March 6, 2006 Gilmour - at that time, the father of a large family, an honorary doctor of arts, Commander of the Order of the British Empire and the winner of many music awards - turned sixty - an age that inspires respect.

I am 60 years old,” he told La Repubblica in 2006. “I no longer have the desire to work so hard.

On his sixtieth birthday, he presented the album "On an Island" - very different from everything he had done before, and even more so - from the classic pink floyd sound. For comparison, if the first album of the group drew Barrett's bottomless eyes from LSD, if "the Wall" described the very human soul of Waters and the social drama of society, then "On an Island" generally renounced the human component - this album sounds like sea, sky, earth , rivers, all the elements and natural phenomena - a kind of "world without people." Only for this lovely picture the album deserved the first place in the UK charts and a number of other European countries.

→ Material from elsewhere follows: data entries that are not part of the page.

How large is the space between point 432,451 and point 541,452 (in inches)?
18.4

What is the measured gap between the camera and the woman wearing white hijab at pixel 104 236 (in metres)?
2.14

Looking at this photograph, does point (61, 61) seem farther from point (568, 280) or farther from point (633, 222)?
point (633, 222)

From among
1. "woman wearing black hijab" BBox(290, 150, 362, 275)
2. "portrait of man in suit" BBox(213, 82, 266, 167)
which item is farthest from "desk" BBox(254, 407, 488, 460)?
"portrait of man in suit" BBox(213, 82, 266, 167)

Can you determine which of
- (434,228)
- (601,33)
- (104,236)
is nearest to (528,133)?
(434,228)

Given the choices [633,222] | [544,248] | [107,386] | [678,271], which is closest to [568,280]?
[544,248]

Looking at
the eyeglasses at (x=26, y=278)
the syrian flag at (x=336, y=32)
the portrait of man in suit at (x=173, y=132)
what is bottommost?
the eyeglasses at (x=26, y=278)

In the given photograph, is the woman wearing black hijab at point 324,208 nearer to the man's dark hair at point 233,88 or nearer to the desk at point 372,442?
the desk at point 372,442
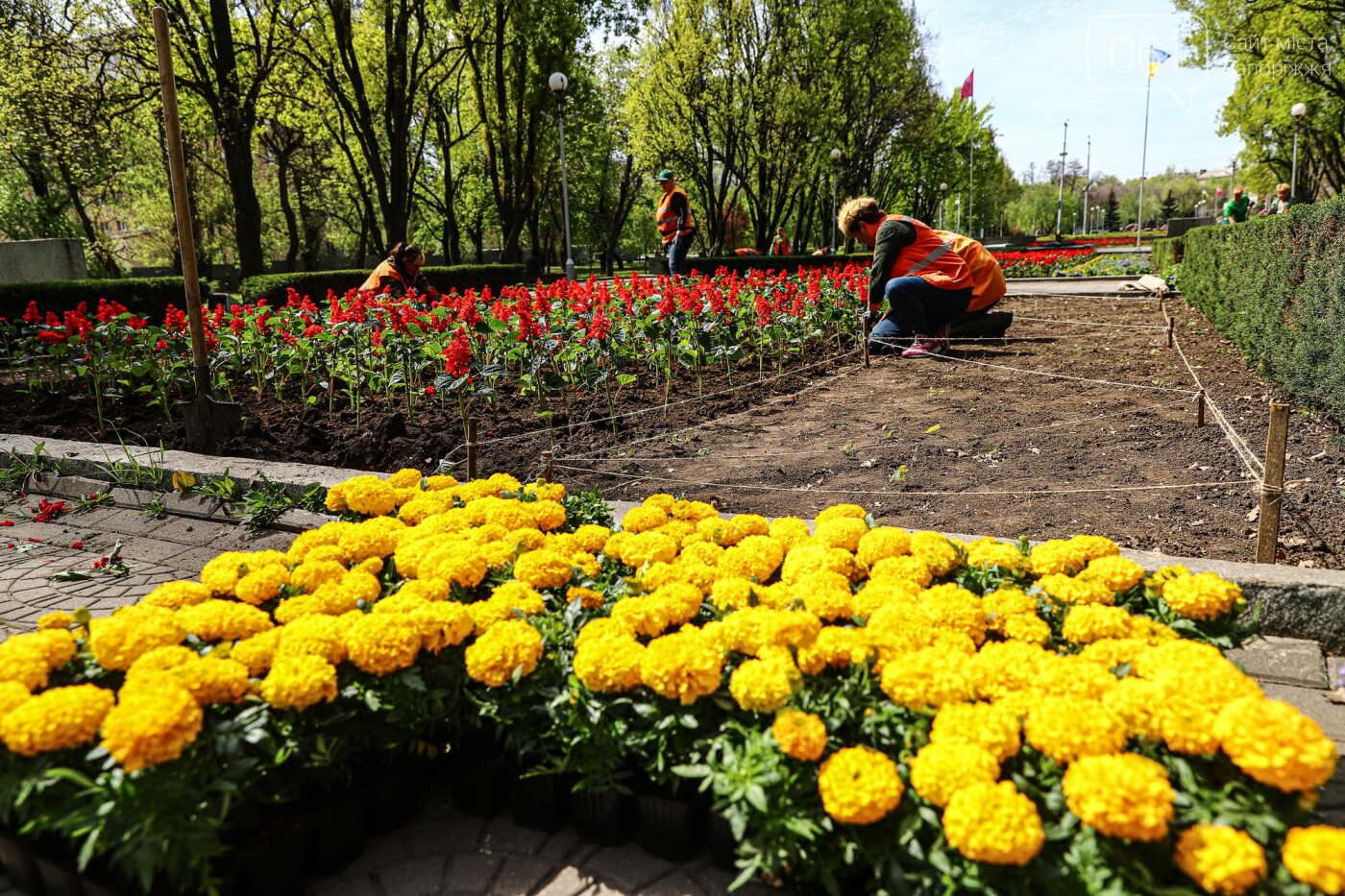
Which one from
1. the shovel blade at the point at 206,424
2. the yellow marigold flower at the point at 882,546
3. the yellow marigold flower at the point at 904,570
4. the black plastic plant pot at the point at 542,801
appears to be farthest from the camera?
the shovel blade at the point at 206,424

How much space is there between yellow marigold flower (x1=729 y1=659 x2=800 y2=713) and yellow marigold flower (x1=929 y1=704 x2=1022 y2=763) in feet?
1.02

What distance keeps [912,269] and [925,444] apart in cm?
318

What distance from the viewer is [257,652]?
6.25 feet

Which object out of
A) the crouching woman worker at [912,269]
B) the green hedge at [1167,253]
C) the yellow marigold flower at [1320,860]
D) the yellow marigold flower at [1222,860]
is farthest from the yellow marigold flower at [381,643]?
the green hedge at [1167,253]

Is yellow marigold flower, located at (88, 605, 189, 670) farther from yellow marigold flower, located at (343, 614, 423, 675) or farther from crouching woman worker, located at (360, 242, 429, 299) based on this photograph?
crouching woman worker, located at (360, 242, 429, 299)

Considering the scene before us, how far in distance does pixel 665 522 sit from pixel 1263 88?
30637 mm

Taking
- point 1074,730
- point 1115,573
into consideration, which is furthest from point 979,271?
point 1074,730

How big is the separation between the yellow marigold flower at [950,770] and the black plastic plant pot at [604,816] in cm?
79

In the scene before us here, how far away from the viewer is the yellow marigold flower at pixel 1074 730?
149cm

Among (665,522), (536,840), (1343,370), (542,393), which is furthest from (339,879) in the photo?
(1343,370)

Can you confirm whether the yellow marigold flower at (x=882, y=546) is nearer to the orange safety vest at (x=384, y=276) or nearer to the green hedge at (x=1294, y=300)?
the green hedge at (x=1294, y=300)

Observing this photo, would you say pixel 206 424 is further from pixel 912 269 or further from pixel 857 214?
pixel 912 269

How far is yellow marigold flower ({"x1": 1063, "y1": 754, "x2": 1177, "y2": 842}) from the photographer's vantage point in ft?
4.37

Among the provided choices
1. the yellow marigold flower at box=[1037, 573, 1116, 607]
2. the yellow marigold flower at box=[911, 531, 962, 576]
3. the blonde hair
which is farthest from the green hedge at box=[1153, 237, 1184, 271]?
the yellow marigold flower at box=[1037, 573, 1116, 607]
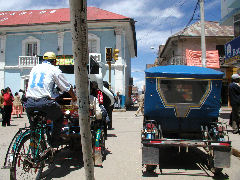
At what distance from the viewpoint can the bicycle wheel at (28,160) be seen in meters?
3.35

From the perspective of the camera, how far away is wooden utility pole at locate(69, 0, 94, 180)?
4.52 ft

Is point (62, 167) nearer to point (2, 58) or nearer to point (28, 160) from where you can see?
point (28, 160)

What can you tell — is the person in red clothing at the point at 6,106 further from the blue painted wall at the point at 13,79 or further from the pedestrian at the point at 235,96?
the blue painted wall at the point at 13,79

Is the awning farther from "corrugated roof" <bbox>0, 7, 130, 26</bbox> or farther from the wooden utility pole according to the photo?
the wooden utility pole

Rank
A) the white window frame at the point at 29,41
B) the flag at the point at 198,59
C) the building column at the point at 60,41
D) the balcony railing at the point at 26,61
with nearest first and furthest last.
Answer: the flag at the point at 198,59, the building column at the point at 60,41, the balcony railing at the point at 26,61, the white window frame at the point at 29,41

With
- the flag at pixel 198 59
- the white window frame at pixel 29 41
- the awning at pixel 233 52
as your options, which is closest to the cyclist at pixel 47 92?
the awning at pixel 233 52

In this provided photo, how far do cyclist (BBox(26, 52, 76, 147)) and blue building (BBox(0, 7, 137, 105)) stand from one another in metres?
17.3

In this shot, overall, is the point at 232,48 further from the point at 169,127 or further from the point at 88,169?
the point at 88,169

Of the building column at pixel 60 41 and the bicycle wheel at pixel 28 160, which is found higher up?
the building column at pixel 60 41

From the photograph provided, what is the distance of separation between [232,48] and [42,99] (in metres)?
12.4

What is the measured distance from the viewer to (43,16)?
24562 mm

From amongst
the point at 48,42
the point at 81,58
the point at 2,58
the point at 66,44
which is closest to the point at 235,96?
the point at 81,58

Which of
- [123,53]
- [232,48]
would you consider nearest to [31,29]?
[123,53]

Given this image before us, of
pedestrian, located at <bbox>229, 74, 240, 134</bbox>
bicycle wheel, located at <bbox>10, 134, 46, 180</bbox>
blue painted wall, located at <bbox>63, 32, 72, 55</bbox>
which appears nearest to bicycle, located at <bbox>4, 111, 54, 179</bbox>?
bicycle wheel, located at <bbox>10, 134, 46, 180</bbox>
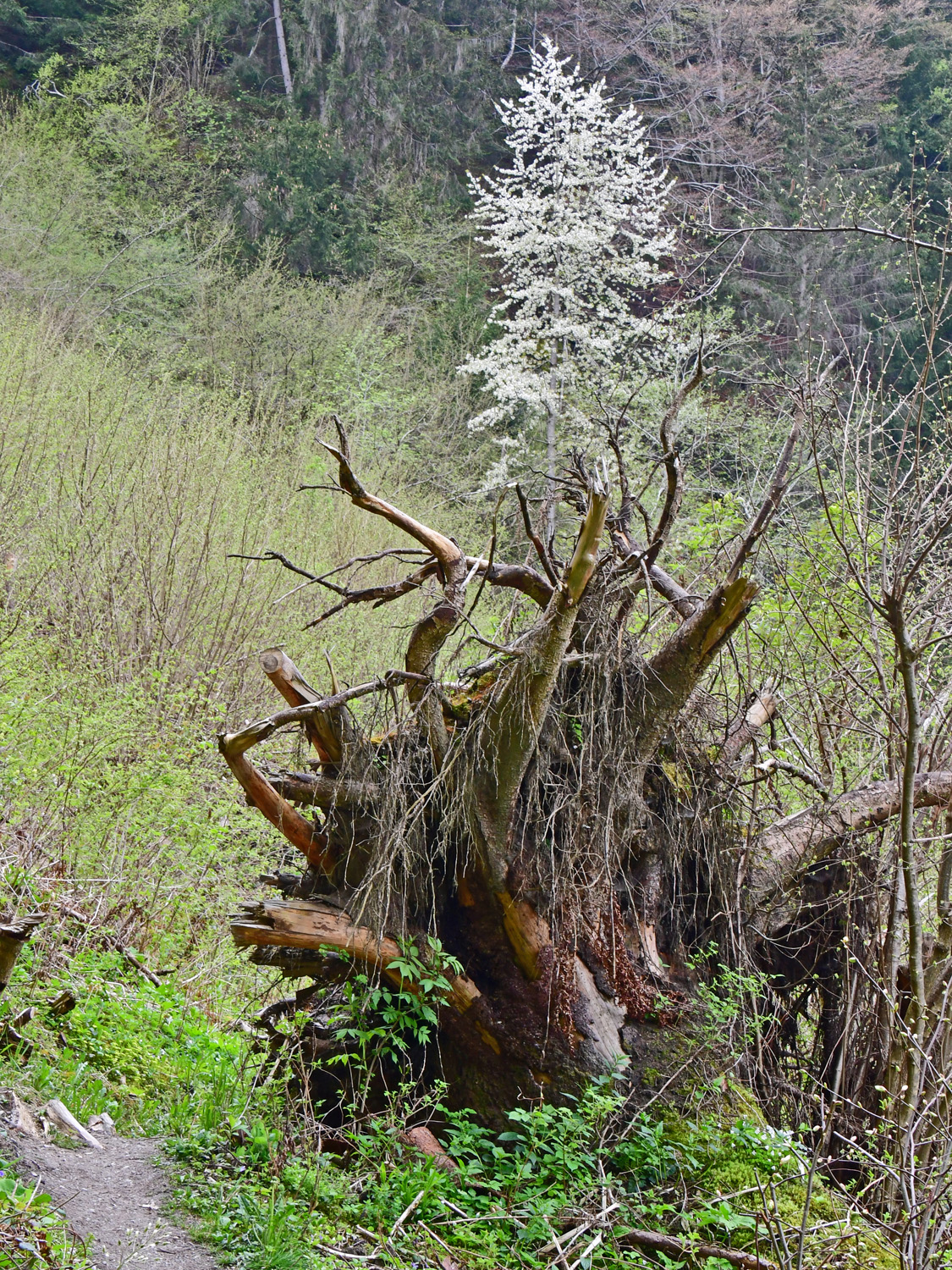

A very impressive list of very impressive people took part in its creation, which is typical of Gilmour: Roxy Music guitarist Phil Manzaner, Rob Wyatt of Soft Machine, organist Georgie Fame, drummer Andy Newmark, Americans Graham Nash and David Crosby on backing vocals and the composer Zbigniew Preisner - who later became the conductor of the Polish Symphony Orchestra, who played with the group at a concert in Gdansk, Poland - from which the album "Live in Gdansk" was made.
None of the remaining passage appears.